Seventy-four percent of business leaders have a cloud strategy in place, and 56% see the cloud as a strategic platform for growth. And yet only half of the expected ROI of cloud transformation projects is being realized.
Is the promise of the cloud just pie in the sky? And will business leaders start to lose faith in the cloud?
Businesses value the cloud as it offers faster innovation and delivery of new digital products. Cloud solutions improve operational resilience, increase revenue, support strategic business changes, and help cut costs. \
In reality, however, according to the PwC report, cloud solutions deliver on average only about half (53%) of the value expected.
What struck me most, though, was the lack of clarity about many of the value drivers that businesses define. The number one value driver was agility and resilience. These are completely different criteria that shouldn’t be put together, and yet that’s what’s happening. No wonder the cloud is the biggest disappointment in terms of value realization.
Part of the disappointment comes from the misattribution of benefits to things that happen in the cloud, rather than the cloud itself.

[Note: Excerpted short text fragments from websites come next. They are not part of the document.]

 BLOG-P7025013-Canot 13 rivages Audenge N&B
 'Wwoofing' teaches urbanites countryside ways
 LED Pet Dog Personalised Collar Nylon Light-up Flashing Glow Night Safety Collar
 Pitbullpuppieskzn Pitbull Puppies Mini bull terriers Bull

Innovation, new service development, and greater efficiency are all promises attributed to the cloud. However, you need more than just the cloud to make sure that innovation happens, services are developed, or teams collaborate in an effective way. So when expectations aren’t met, the cloud isn’t necessarily to blame.
Filling the cloud value gap
To solve this problem, the researchers at PwC came up with several suggestions: redefine what cloud value actually is, build better cloud skills and capabilities, and mitigate data and cyber security risks more effectively.

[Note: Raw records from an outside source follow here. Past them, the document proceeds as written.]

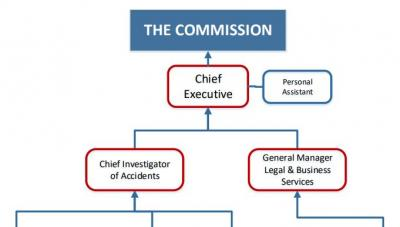 Top section of TAIC organisation chart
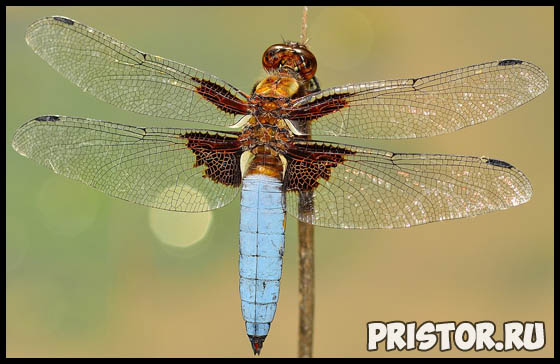 Приспособленность и среда обитания насекомых 3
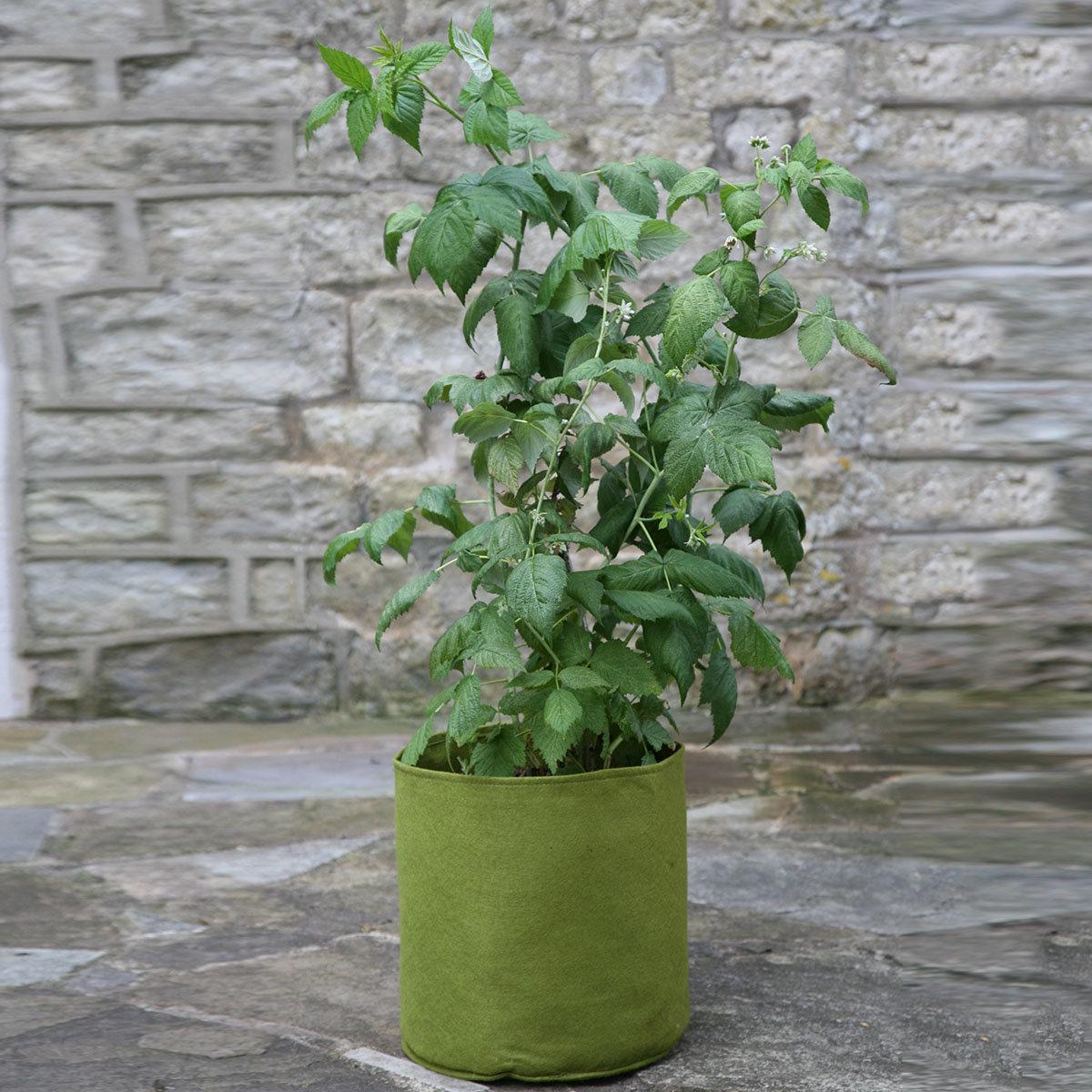 Gemüse Pflanztaschen, 3er-Set, ca. 25x25 cm, 3x10 Liter | #2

Surprisingly, supporting sustainable development goals through the cloud is also suggested as a way to achieve more value.
Personally, I think this is greenwashing at its best. Even though cloud solutions help to reduce a company’s carbon footprint, it’s not in the top five things I think of when modelling business value from cloud transformation. Could it be that even PwC is struggling to solve the cloud value gap?
Cloud value is clear and simple
At Portera, we support clients at various stages of their cloud transformation journey. Some of them are just starting out, others have entrusted their entire global cloud ecosystem to us. But one thing is always the same: to us, cloud value is very clear and simple.
- Efficiency realized thanks to the cloud can be measured. Time is money. The value gains from quicker innovation, faster collaboration, smoother deployment, and greater tech performance can be modelled across your organization.
- Better governance. Governance is key to allowing multiple parties around the globe to cooperate on the same ecosystem, delivering business value to local business units.
- Shorter time to market: Running your business with cloud-native applications decreases time to market which in exchange delivers competitive advantage to your business.
- Stronger security. And that adds to the bottom line. Secure business processes also help meet government compliance requirements. The challenge is to calculate the value of this. To a company, a data breach fine or ransom attack is very easy to quantify. The value of not having to pay out is harder to gauge. But in business modelling and risk assessment, this contribution from the cloud must be quantified and taken into account.
- Loss prevention and disaster recovery. Like security, this is something that is often overlooked, but it can be quantified. And it should be.